NIR dye‐encoded nanotags for biosensing: Role of functional groups on sensitivity and performance in SERRS‐based LFA

Abstract

AbstractSurface‐enhanced resonance Raman scattering (SERRS) is based on nanostructures supporting localized surface plasmon resonances as well as electronic resonances of the molecular adsorbate. Bright NIR‐SERRS nanotags require dyes with high Raman scattering cross‐sections upon NIR laser excitation in combination with functional groups for chemisorption. Here, we report on the role of isothiocyanate (ITC) and sulfonate (SO) groups in five cyanine dyes on sensitivity and performance of nanotags in SERRS‐based LFA. Dye concentration‐dependent SERRS and zeta potential measurements on bare gold nanostars (AuNS) revealed strong differences in their sensitivity and stability as a function of the number of ITC and SO groups. A positive correlation with the number of ITC groups due to stronger chemisorption and a negative correlation with the number of SO groups due to stronger desorption because of higher water solubility was observed. The application in SERRS‐based biosensing requires additional functionalization steps, for example, co‐adsorption of PEG with the NIR dye.
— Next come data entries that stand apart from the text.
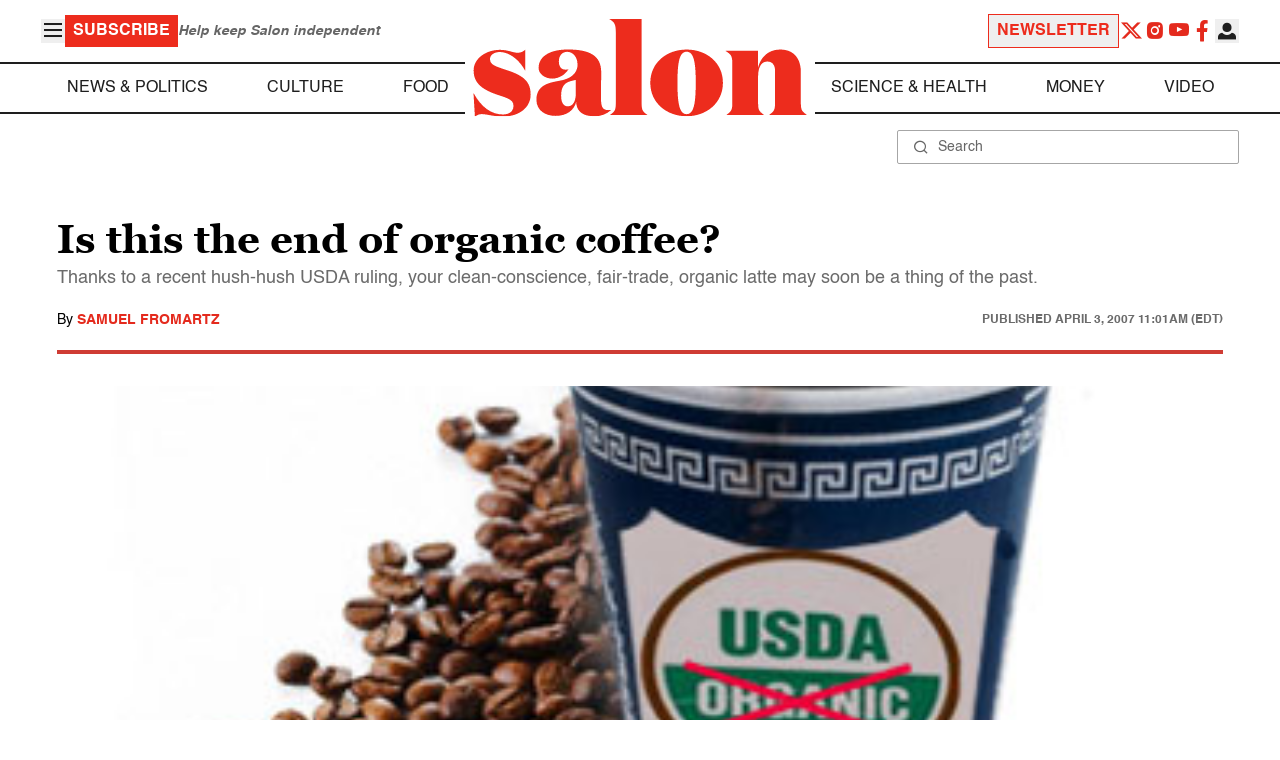

--- FILE ---
content_type: application/javascript; charset=utf-8
request_url: https://fundingchoicesmessages.google.com/f/AGSKWxXyYgvantcn8-XA4nO3PQan7v5fnKssp1zMeCVZqU4QysNzvKv0TLdla7ADu6FupQT-_4eA22HkldJDLiVuMSEH1NCHP8OD8_mV28dNHh3xoENTnJQYulDhMALCBlPQQMiTLkiPNZqxVonMucWfva5Bbt-QuxFFAOvXDXaK16rR1E8K7bh73s1enmZ7/_/advtBanner./adj.php?_adspace-/getmdhlink./adtabs.
body_size: -1289
content:
window['8dff3fd1-326e-4f40-8b5b-8c775cd07708'] = true;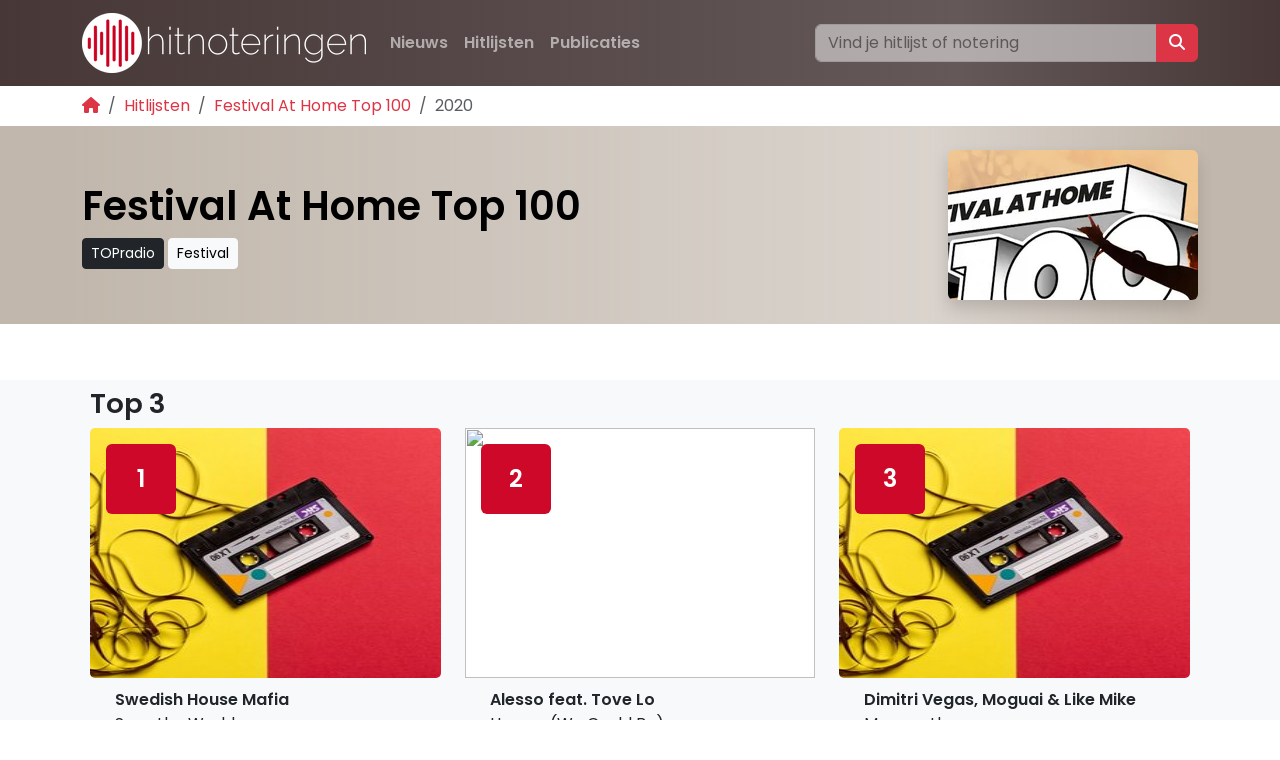

--- FILE ---
content_type: text/html; charset=utf-8
request_url: https://www.google.com/recaptcha/api2/aframe
body_size: 267
content:
<!DOCTYPE HTML><html><head><meta http-equiv="content-type" content="text/html; charset=UTF-8"></head><body><script nonce="Q9OgVL8PUb4tIDTE42bA-A">/** Anti-fraud and anti-abuse applications only. See google.com/recaptcha */ try{var clients={'sodar':'https://pagead2.googlesyndication.com/pagead/sodar?'};window.addEventListener("message",function(a){try{if(a.source===window.parent){var b=JSON.parse(a.data);var c=clients[b['id']];if(c){var d=document.createElement('img');d.src=c+b['params']+'&rc='+(localStorage.getItem("rc::a")?sessionStorage.getItem("rc::b"):"");window.document.body.appendChild(d);sessionStorage.setItem("rc::e",parseInt(sessionStorage.getItem("rc::e")||0)+1);localStorage.setItem("rc::h",'1769218114143');}}}catch(b){}});window.parent.postMessage("_grecaptcha_ready", "*");}catch(b){}</script></body></html>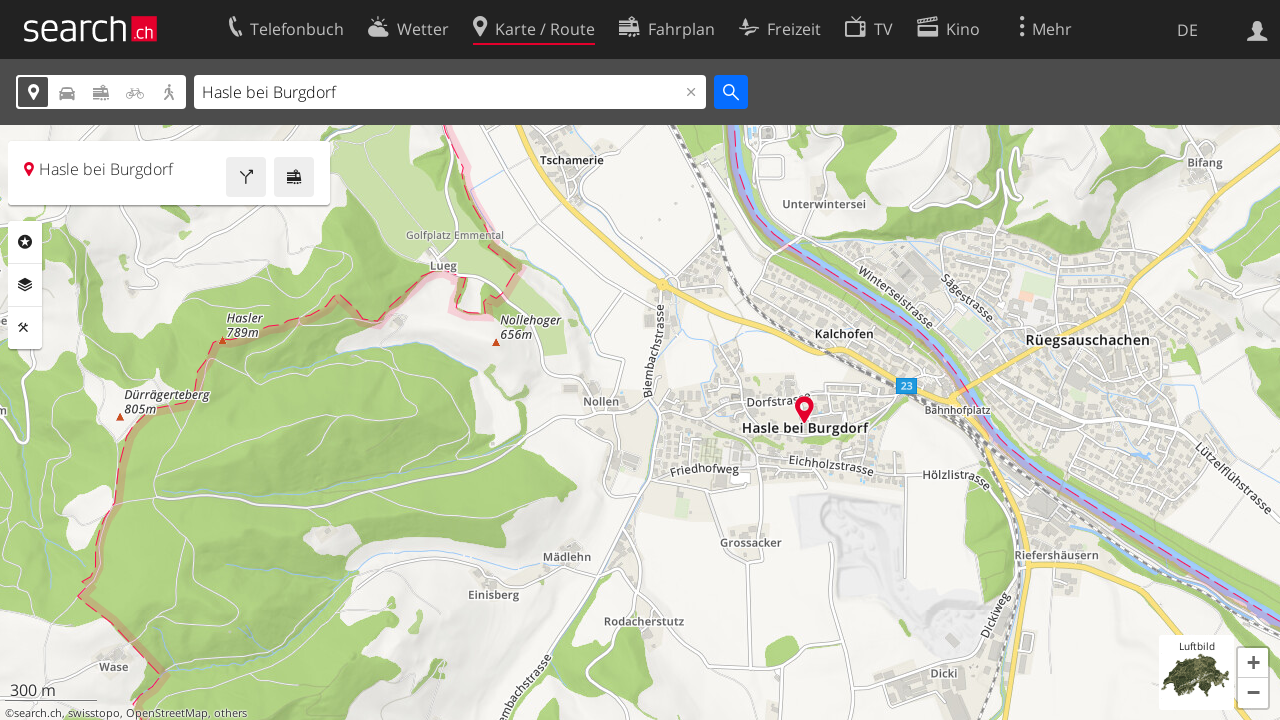

--- FILE ---
content_type: image/svg+xml
request_url: https://search.ch/map/images/icons/camping.svg?c=e40d2b6d10
body_size: 19
content:
<?xml version="1.0" standalone="no" ?>
<svg xmlns="http://www.w3.org/2000/svg" xmlns:xlink="http://www.w3.org/1999/xlink" version="1.0" width="21px" height="21px" viewBox="0,0,21,21">
<style type="text/css">
<![CDATA[
g { fill-rule:evenodd }
path { fill-rule:evenodd }
.buttonFillKultur { fill:#d782b1 }
.fg { fill:#222 }
]]>
</style>
<defs>
<g id="button"><circle class="buttonFillKultur" cx="10.5" cy="10.5" r="10.5"/></g>
<path id="camping" transform="scale(1.2) translate(-1.5,-2)" d="M5,15 l4,-8 -1,-2 1.5,0 0.5,1 0.5,-1 1.5,0 -1,2 4,8 -3,0 -2,-4 -2,4z" class="fg"/>
</defs>
<svg version="1.0" xmlns="http://www.w3.org/2000/svg">
<use xlink:href="#button"/>
<use transform="scale(1.117647) translate(-1,-1)" xlink:href="#camping" />
</svg>
</svg>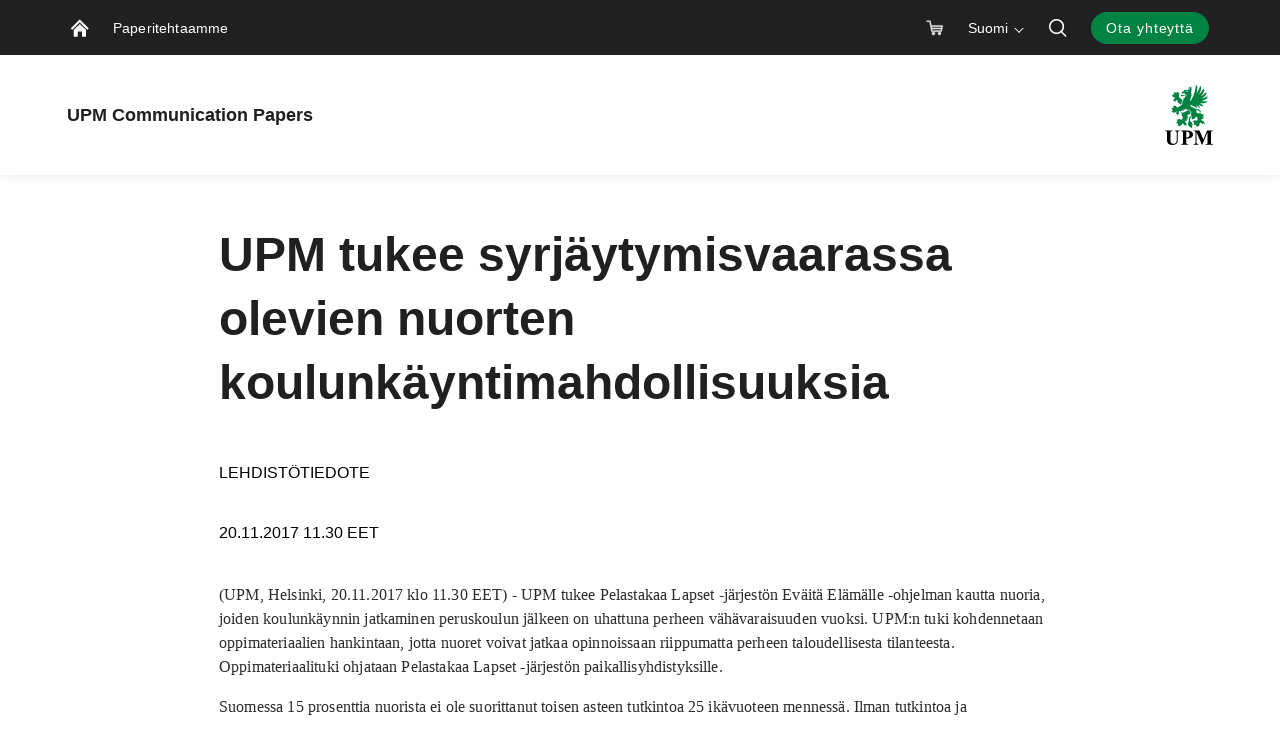

--- FILE ---
content_type: text/javascript
request_url: https://www.upmpaper.com/static/dist-vite/assets/flatten.BC4ZlLJD.js
body_size: -269
content:
import{d as e}from"./_baseFlatten.DLSNcbS5.js";function f(t){var n=t==null?0:t.length;return n?e(t,1):[]}export{f};
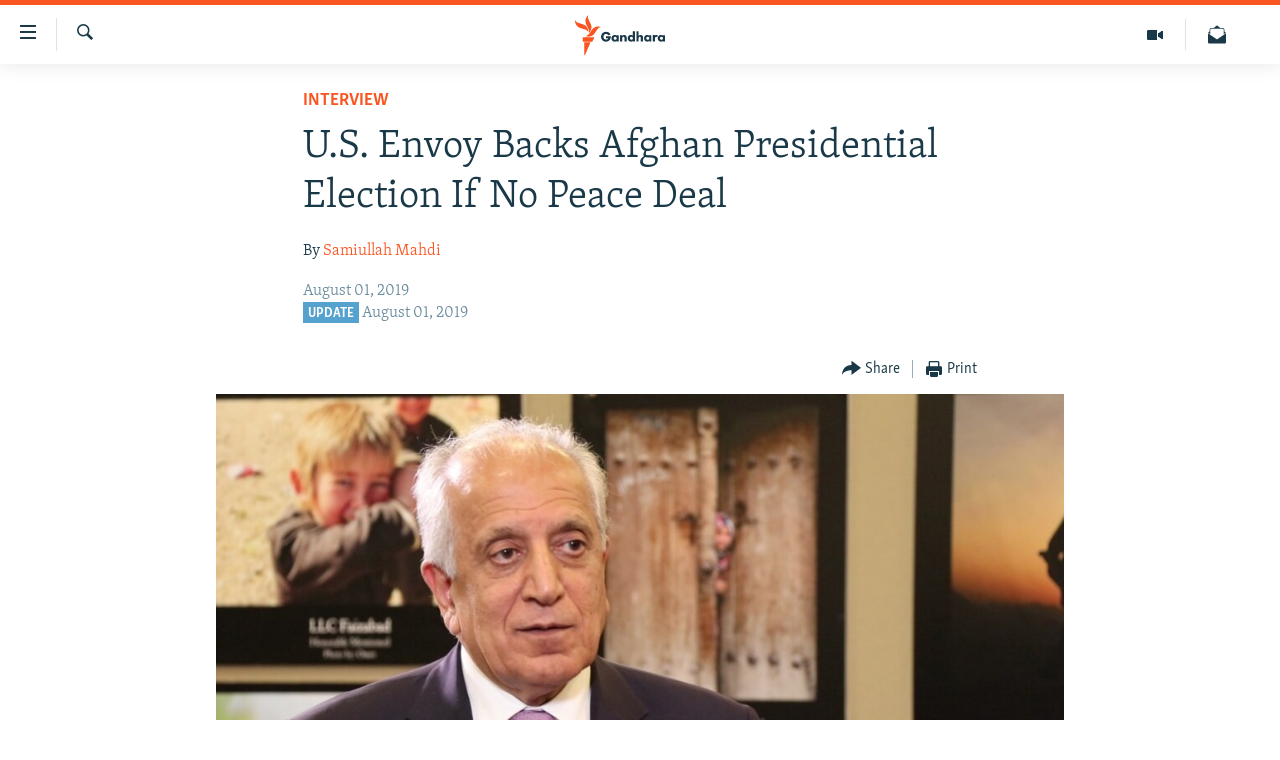

--- FILE ---
content_type: image/svg+xml
request_url: https://gandhara.rferl.org/Content/responsive/RFE/en-AF/img/logo-compact.svg
body_size: 1411
content:
<?xml version="1.0" encoding="UTF-8"?>
<svg id="afghan_eng_old" data-name="afghan_eng old" xmlns="http://www.w3.org/2000/svg" viewBox="0 0 232.69 71.58">
  <defs>
    <style>
      .cls-1 {
        fill: #1a3948;
      }

      .cls-1, .cls-2 {
        stroke-width: 0px;
      }

      .cls-2 {
        fill: #fa5420;
      }
    </style>
  </defs>
  <g id="afghan_eng" data-name="afghan eng">
    <g id="Afghan-EN_Gandhara_RGB" data-name="Afghan-EN Gandhara  RGB">
      <path class="cls-1" d="m55.5,47.71c-2.32.15-4.6-.7-6.25-2.34-1.69-1.69-2.62-4.01-2.56-6.4-.21-4.65,3.4-8.6,8.05-8.81.37-.02.75,0,1.12.02,1.69-.05,3.36.4,4.8,1.28,1.15.78,2.11,1.82,2.8,3.02l.06.12-3.74,1.93v-.12c-.34-.68-.84-1.28-1.46-1.73-.74-.54-1.64-.82-2.56-.78-1.26-.07-2.5.4-3.41,1.28-.95,1.05-1.46,2.43-1.41,3.84-.07,1.37.43,2.71,1.38,3.7.87.89,2.09,1.36,3.33,1.28,1.03.07,2.04-.24,2.85-.87.53-.46.93-1.06,1.13-1.74h-4.02v-3.32h8.6v.24c0,2.59-.93,5.09-2.64,7.04-1.61,1.61-3.82,2.46-6.09,2.34Zm15.71,0c-1.61.09-3.19-.53-4.3-1.7-1.1-1.12-1.71-2.64-1.68-4.21-.03-1.69.61-3.32,1.78-4.54,1.08-1.03,2.52-1.58,4.01-1.55,1.28-.06,2.52.43,3.41,1.34v-1.02h3.84v11.27h-3.84v-1.08c-.76.99-1.96,1.55-3.21,1.5Zm.72-8.72c-.71,0-1.4.27-1.92.76-.52.5-.8,1.2-.79,1.92-.02.7.25,1.38.73,1.89.55.54,1.29.84,2.06.83.67,0,1.32-.26,1.81-.73,1.09-1.08,1.1-2.84.01-3.93,0,0,0,0-.01-.01-.52-.46-1.19-.71-1.88-.73Zm20.53,8.3h-3.84v-5.75c.1-.75-.1-1.51-.56-2.11-.35-.32-.81-.48-1.28-.46-.53-.03-1.05.17-1.42.55-.49.55-.74,1.28-.68,2.02v5.75h-3.99v-11.24h3.84v1.1c.88-.96,2.15-1.47,3.44-1.38,1.22-.08,2.41.33,3.32,1.15.85.89,1.28,2.1,1.18,3.33v7.04Zm7.6.38c-1.48.06-2.91-.5-3.96-1.55-1.19-1.2-1.84-2.83-1.81-4.52-.05-1.67.61-3.28,1.81-4.44,1.09-1,2.53-1.54,4.01-1.52,1.28-.05,2.52.47,3.39,1.41v-8h3.84v18.24h-3.84v-1.09c-.85,1.01-2.12,1.57-3.44,1.51v-.04Zm.93-8.72c-.69-.03-1.37.23-1.87.7-.55.52-.86,1.26-.84,2.02,0,.73.31,1.43.84,1.93.49.47,1.14.73,1.82.74.74-.01,1.44-.29,1.98-.79.51-.47.8-1.14.79-1.84.02-.73-.26-1.43-.77-1.95-.51-.53-1.22-.81-1.96-.78v-.04Zm20.74,8.33h-3.93v-5.75c.11-.75-.09-1.51-.56-2.11-.36-.3-.81-.46-1.28-.46-.5-.02-.99.17-1.36.51-.53.61-.79,1.41-.72,2.21v5.59h-3.84v-18.24h3.84v8.12c.88-.96,2.14-1.47,3.43-1.4,1.2-.07,2.37.35,3.26,1.15.83.89,1.25,2.09,1.15,3.3v7.07Zm7.84.38c-1.61.1-3.19-.51-4.31-1.66-1.1-1.12-1.71-2.64-1.68-4.21-.03-1.69.61-3.32,1.78-4.54,1.07-1.02,2.49-1.59,3.97-1.57,1.3-.07,2.56.43,3.46,1.37v-1.02h3.84v11.27h-3.84v-1.08c-.76.99-1.96,1.55-3.21,1.5v-.04Zm.7-8.72c-.71,0-1.39.27-1.91.76-.52.5-.81,1.2-.79,1.92-.02.7.24,1.38.72,1.89.55.54,1.29.83,2.06.83.67,0,1.32-.26,1.81-.73,1.09-1.06,1.11-2.8.05-3.89-.02-.02-.03-.03-.05-.05-.53-.44-1.19-.69-1.88-.69v-.04Zm23.75,8.72c-1.61.1-3.18-.51-4.3-1.66-1.1-1.12-1.71-2.64-1.68-4.21-.05-1.7.59-3.35,1.77-4.57,1.07-1.02,2.51-1.58,3.99-1.55,1.29-.06,2.54.44,3.43,1.37v-1.02h3.84v11.27h-3.84v-1.08c-.76.99-1.96,1.55-3.21,1.5v-.04Zm.7-8.72c-.71,0-1.39.27-1.91.76-.52.5-.8,1.2-.79,1.92-.01.7.24,1.38.72,1.89.55.53,1.29.83,2.06.83,1.51-.04,2.71-1.3,2.67-2.81-.02-.7-.3-1.37-.8-1.86-.55-.45-1.24-.7-1.95-.69v-.04Zm-11.62,8.33h-4.01v-11.36h4.01v1.28c.3-.42.69-.78,1.14-1.05.61-.37,1.32-.54,2.04-.5.4.03.8.1,1.19.22v3.73s-.37-.47-1.84-.5c-.64-.03-1.25.23-1.69.69-.64.8-.94,1.82-.83,2.84v4.65Z"/>
    </g>
    <g id="M">
      <path class="cls-2" d="m46.53,21.58c-6.15.72-7.86,7.09-12.48,12.6-6.18,7.35-15.36,3.57-15.36,3.57,6.18-.77,7.95-7.19,12.69-12.67,6.3-7.23,15.16-3.5,15.16-3.5Zm-22.26,10.78s7.68-6.11,4.38-15.11c-2.56-6.79-7.31-11.6-4.76-17.26,0,0-7.6,6.2-4.44,15.11,2.42,6.81,7.39,11.6,4.83,17.26Zm-.44-1.28s.73-9.9-7.77-13.66C9.43,14.48,2.45,14.75.03,9.01c0,0-.95,9.84,8.08,13.65,6.71,2.87,13.33,2.68,15.72,8.41h0Zm-10.11,16.64h17.26l4.03-8.12H13.71v8.12Zm2.75,23.85h1.49l9.91-22.76h-11.39v22.76Z"/>
    </g>
  </g>
</svg>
The comparison of the Raman intensities before and after bioconjugation showed that the presence of at least one ITC group is necessary for minimizing Raman signal losses, irrespective of the additional presence of SO groups. In a SERRS‐based lateral flow assay (LFA) for sensing the pregnancy marker beta‐hCG, the two dyes NIR 4f and NIR 5e (both ITC = 2, SO = 0) showed the best performance. In contrast, we do not recommend to use IR‐783 (ITC = 0, SO = 2) for SERRS‐based biosensing. Overall, this study highlights the importance of surface‐seeking moieties such as the common ITC group for optimal performance in SERRS‐based biosensing platforms.